▶ THE EXERCISE: Reproduce the listing below word for word, keeping every line and its line breaks unchanged.
━━━━━━━━━━━━━━━━━━━━━━━━━━━━━━
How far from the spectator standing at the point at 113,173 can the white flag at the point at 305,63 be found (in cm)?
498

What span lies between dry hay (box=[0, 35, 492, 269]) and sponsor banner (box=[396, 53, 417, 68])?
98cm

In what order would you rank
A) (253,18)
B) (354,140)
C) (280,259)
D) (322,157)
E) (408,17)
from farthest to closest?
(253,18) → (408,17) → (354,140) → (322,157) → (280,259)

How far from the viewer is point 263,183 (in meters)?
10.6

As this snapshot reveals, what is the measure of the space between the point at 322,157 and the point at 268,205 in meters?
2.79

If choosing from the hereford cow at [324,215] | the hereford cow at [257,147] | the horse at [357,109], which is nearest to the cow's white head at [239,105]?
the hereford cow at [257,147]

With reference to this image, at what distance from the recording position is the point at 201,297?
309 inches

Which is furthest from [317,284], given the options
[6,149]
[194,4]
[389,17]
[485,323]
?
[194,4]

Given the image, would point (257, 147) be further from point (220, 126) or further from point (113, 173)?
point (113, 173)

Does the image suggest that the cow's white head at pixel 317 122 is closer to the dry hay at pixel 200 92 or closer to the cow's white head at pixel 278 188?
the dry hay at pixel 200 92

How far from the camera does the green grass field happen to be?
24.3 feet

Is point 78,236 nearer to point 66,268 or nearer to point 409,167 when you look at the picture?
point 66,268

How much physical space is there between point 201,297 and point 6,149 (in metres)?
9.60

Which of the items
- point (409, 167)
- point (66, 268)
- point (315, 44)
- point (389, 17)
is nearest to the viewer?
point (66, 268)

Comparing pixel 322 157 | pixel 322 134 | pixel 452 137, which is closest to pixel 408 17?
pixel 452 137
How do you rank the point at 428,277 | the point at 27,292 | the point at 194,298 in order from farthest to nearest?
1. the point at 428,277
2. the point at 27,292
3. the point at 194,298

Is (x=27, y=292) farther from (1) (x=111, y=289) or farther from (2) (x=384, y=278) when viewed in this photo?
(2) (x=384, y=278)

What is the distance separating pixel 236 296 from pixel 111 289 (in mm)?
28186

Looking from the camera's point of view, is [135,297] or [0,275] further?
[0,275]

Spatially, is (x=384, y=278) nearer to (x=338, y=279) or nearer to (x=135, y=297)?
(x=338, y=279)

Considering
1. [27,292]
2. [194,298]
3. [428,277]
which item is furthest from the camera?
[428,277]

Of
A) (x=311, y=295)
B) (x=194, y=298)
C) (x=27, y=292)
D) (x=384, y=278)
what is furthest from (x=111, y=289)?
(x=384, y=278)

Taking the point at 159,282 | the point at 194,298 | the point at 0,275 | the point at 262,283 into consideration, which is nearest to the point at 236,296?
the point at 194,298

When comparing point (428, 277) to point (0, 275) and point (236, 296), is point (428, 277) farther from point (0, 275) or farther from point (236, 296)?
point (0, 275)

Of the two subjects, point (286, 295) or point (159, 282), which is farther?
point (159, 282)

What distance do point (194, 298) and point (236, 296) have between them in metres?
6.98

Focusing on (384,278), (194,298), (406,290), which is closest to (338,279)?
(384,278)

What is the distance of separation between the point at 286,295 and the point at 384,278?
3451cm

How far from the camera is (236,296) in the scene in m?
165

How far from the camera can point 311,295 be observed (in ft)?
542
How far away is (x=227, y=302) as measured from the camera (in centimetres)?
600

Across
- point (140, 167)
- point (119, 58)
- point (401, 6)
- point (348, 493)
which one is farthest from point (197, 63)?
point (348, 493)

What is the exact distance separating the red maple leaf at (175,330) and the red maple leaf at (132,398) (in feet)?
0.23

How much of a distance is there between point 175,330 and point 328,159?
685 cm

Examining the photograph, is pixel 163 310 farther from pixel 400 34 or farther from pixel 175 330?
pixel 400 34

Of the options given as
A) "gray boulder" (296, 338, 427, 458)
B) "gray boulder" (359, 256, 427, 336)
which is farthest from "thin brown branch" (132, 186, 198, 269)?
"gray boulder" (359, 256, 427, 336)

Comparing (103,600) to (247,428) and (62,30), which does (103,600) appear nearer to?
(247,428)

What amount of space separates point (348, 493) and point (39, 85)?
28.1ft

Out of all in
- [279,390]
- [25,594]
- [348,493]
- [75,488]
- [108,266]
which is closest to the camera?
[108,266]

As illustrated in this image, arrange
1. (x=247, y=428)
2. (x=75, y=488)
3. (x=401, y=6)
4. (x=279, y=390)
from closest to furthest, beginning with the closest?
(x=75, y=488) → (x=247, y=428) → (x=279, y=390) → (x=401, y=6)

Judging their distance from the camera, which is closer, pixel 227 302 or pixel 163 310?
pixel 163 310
━━━━━━━━━━━━━━━━━━━━━━━━━━━━━━
▶ EXERCISE OUTPUT:
How far from the spectator standing at the point at 113,173 can the white flag at the point at 305,63 be found (in cm)?
498

What span lies between dry hay (box=[0, 35, 492, 269]) and sponsor banner (box=[396, 53, 417, 68])?
98cm

In what order would you rank
A) (253,18)
B) (354,140)
C) (280,259)
D) (322,157)
E) (408,17)
from farthest to closest?
(253,18) → (408,17) → (354,140) → (322,157) → (280,259)

How far from the viewer is point 263,183 (in meters)?
10.6

As this snapshot reveals, what is the measure of the space between the point at 322,157 and the point at 268,205 in meters?
2.79

If choosing from the hereford cow at [324,215] | the hereford cow at [257,147] | the horse at [357,109], which is nearest to the cow's white head at [239,105]?
the hereford cow at [257,147]

With reference to this image, at what distance from the recording position is the point at 201,297?
309 inches

Which is furthest from [317,284], given the options
[6,149]
[194,4]
[389,17]
[485,323]
?
[194,4]

Given the image, would point (257, 147) be further from point (220, 126) or further from point (113, 173)?
point (113, 173)

Does the image suggest that the cow's white head at pixel 317 122 is closer to the dry hay at pixel 200 92 or closer to the cow's white head at pixel 278 188?
the dry hay at pixel 200 92

How far from the camera does the green grass field happen to be?
24.3 feet

Is point 78,236 nearer to point 66,268 or nearer to point 409,167 when you look at the picture?
point 66,268

How much physical space is there between point 201,297 and point 6,149 (in metres)?
9.60

Which of the items
- point (409, 167)
- point (66, 268)
- point (315, 44)
- point (389, 17)
is nearest to the viewer?
point (66, 268)

Comparing pixel 322 157 | pixel 322 134 | pixel 452 137, which is closest to pixel 408 17?
pixel 452 137
How do you rank the point at 428,277 | the point at 27,292 | the point at 194,298 in order from farthest to nearest?
1. the point at 428,277
2. the point at 27,292
3. the point at 194,298

Is (x=27, y=292) farther from (1) (x=111, y=289) or farther from (2) (x=384, y=278) when viewed in this photo?
(2) (x=384, y=278)

What is the distance separating pixel 236 296 from pixel 111 289 (in mm)?
28186

Looking from the camera's point of view, is [135,297] or [0,275] further?
[0,275]

Spatially, is (x=384, y=278) nearer to (x=338, y=279) or nearer to (x=135, y=297)?
(x=338, y=279)

Considering
1. [27,292]
2. [194,298]
3. [428,277]
which item is furthest from the camera?
[428,277]

Of
A) (x=311, y=295)
B) (x=194, y=298)
C) (x=27, y=292)
D) (x=384, y=278)
what is furthest from (x=111, y=289)?
(x=384, y=278)

Taking the point at 159,282 | the point at 194,298 | the point at 0,275 | the point at 262,283 into consideration, which is nearest to the point at 236,296?
the point at 194,298

When comparing point (428, 277) to point (0, 275) and point (236, 296), is point (428, 277) farther from point (0, 275) or farther from point (236, 296)?
point (0, 275)

Of the two subjects, point (286, 295) or point (159, 282), which is farther?
point (159, 282)

What distance do point (194, 298) and point (236, 296) have between them in metres?
6.98

Focusing on (384,278), (194,298), (406,290), which is closest to (338,279)?
(384,278)

What is the distance of separation between the point at 286,295 and the point at 384,278?
3451cm

How far from the camera is (236,296) in the scene in m?
165

How far from the camera can point 311,295 be observed (in ft)?
542
How far away is (x=227, y=302) as measured from the camera (in centimetres)?
600

Across
- point (140, 167)
- point (119, 58)
- point (401, 6)
- point (348, 493)
which one is farthest from point (197, 63)?
point (348, 493)

What is the exact distance separating the red maple leaf at (175,330) and the red maple leaf at (132,398) (in feet)?
0.23

How much of a distance is there between point 175,330 and point 328,159?
685 cm

Examining the photograph, is pixel 163 310 farther from pixel 400 34 or farther from pixel 175 330?
pixel 400 34

Of the options given as
A) "gray boulder" (296, 338, 427, 458)
B) "gray boulder" (359, 256, 427, 336)
which is farthest from "thin brown branch" (132, 186, 198, 269)?
"gray boulder" (359, 256, 427, 336)

Comparing (103,600) to (247,428) and (62,30), which does (103,600) appear nearer to?
(247,428)

What amount of space separates point (348, 493) and point (39, 85)?
28.1ft

Out of all in
- [279,390]
- [25,594]
- [348,493]
- [75,488]
- [108,266]
which is closest to the camera?
[108,266]

As illustrated in this image, arrange
1. (x=247, y=428)
2. (x=75, y=488)
3. (x=401, y=6)
4. (x=279, y=390)
from closest to furthest, beginning with the closest?
(x=75, y=488) → (x=247, y=428) → (x=279, y=390) → (x=401, y=6)

Judging their distance from the camera, which is closer, pixel 227 302 or pixel 163 310?
pixel 163 310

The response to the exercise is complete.